▶ Written request
Copy the lines word for word, beginning at the line that contains "Would it be" and continuing through the last line. Leave the pictures out of your copy.

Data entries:
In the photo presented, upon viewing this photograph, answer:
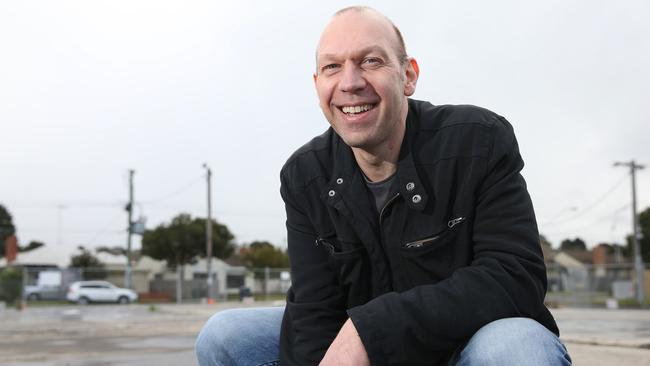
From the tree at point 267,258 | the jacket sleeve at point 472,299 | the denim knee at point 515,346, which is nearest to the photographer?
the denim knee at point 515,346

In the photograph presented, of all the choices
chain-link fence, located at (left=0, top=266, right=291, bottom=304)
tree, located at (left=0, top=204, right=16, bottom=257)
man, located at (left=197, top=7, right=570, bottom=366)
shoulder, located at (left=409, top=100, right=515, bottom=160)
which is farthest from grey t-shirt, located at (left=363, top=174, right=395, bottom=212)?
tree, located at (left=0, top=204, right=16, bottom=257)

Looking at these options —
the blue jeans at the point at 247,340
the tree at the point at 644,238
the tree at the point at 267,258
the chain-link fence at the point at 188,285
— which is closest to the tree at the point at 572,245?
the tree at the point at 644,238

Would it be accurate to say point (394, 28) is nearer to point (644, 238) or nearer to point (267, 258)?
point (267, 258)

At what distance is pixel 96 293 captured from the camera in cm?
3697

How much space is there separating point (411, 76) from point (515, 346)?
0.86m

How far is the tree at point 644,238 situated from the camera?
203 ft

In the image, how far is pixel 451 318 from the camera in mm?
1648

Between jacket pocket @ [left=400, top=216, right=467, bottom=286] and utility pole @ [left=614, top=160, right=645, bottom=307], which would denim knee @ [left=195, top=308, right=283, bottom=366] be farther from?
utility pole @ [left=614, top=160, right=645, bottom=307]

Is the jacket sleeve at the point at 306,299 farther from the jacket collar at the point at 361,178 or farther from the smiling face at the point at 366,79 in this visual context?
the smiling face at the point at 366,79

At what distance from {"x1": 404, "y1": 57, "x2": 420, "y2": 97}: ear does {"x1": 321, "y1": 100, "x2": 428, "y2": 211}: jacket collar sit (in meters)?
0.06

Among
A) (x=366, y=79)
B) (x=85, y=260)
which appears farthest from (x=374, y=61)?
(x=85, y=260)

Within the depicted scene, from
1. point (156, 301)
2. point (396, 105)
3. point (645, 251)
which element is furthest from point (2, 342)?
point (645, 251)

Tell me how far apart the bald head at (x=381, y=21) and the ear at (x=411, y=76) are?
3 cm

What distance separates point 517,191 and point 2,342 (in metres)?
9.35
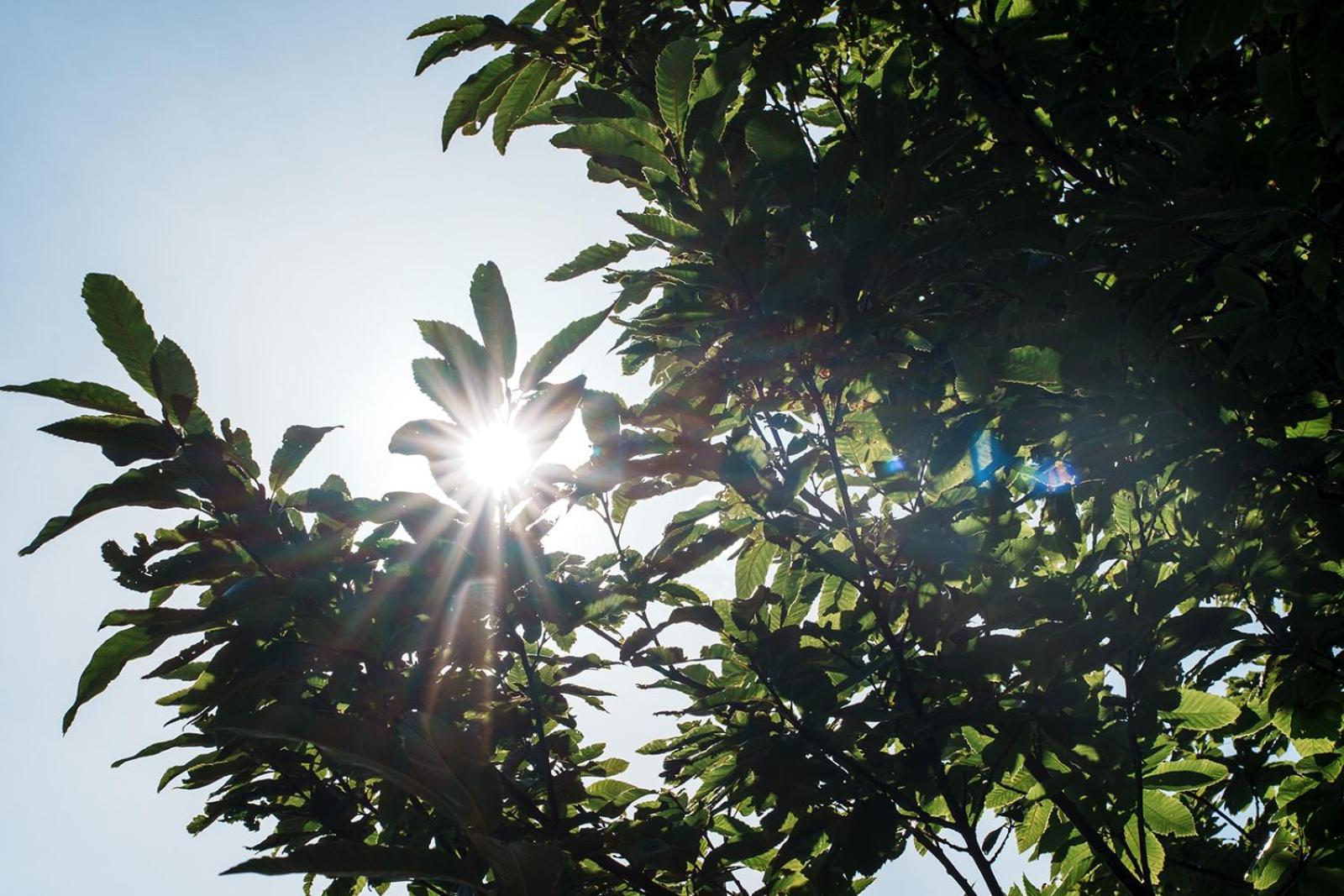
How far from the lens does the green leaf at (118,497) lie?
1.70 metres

▶ Result of this exercise
Would it be accurate to say point (394, 28) is nearer to point (644, 238) or nearer to point (267, 258)?
point (267, 258)

At what distance is pixel 96 293 captured from the camera in cm?
3697

How much space is there separating point (411, 76) from point (515, 346)?
0.86m

How far is the tree at point 644,238 situated from the camera?
203 ft

In the image, how far is pixel 451 318 from the camera in mm?
1648

Between jacket pocket @ [left=400, top=216, right=467, bottom=286] and utility pole @ [left=614, top=160, right=645, bottom=307], which would denim knee @ [left=195, top=308, right=283, bottom=366] be farther from?
utility pole @ [left=614, top=160, right=645, bottom=307]

Is the jacket sleeve at the point at 306,299 farther from the jacket collar at the point at 361,178 or farther from the smiling face at the point at 366,79 in this visual context?
the smiling face at the point at 366,79

At what distance from {"x1": 404, "y1": 57, "x2": 420, "y2": 97}: ear does {"x1": 321, "y1": 100, "x2": 428, "y2": 211}: jacket collar sit (in meters)?
0.06

Among
A) (x=366, y=79)
B) (x=85, y=260)
which appears farthest from (x=374, y=61)?
(x=85, y=260)

Within the depicted scene, from
1. point (156, 301)
2. point (396, 105)
3. point (645, 251)
which element is furthest from point (2, 342)?
point (645, 251)

Tell me how far apart the bald head at (x=381, y=21) and the ear at (x=411, y=76) are?
3 cm

What distance separates point 517,191 and point 2,342 (in metres)?
9.35
How far from the lens does the green leaf at (118,497) lie?
1.70 metres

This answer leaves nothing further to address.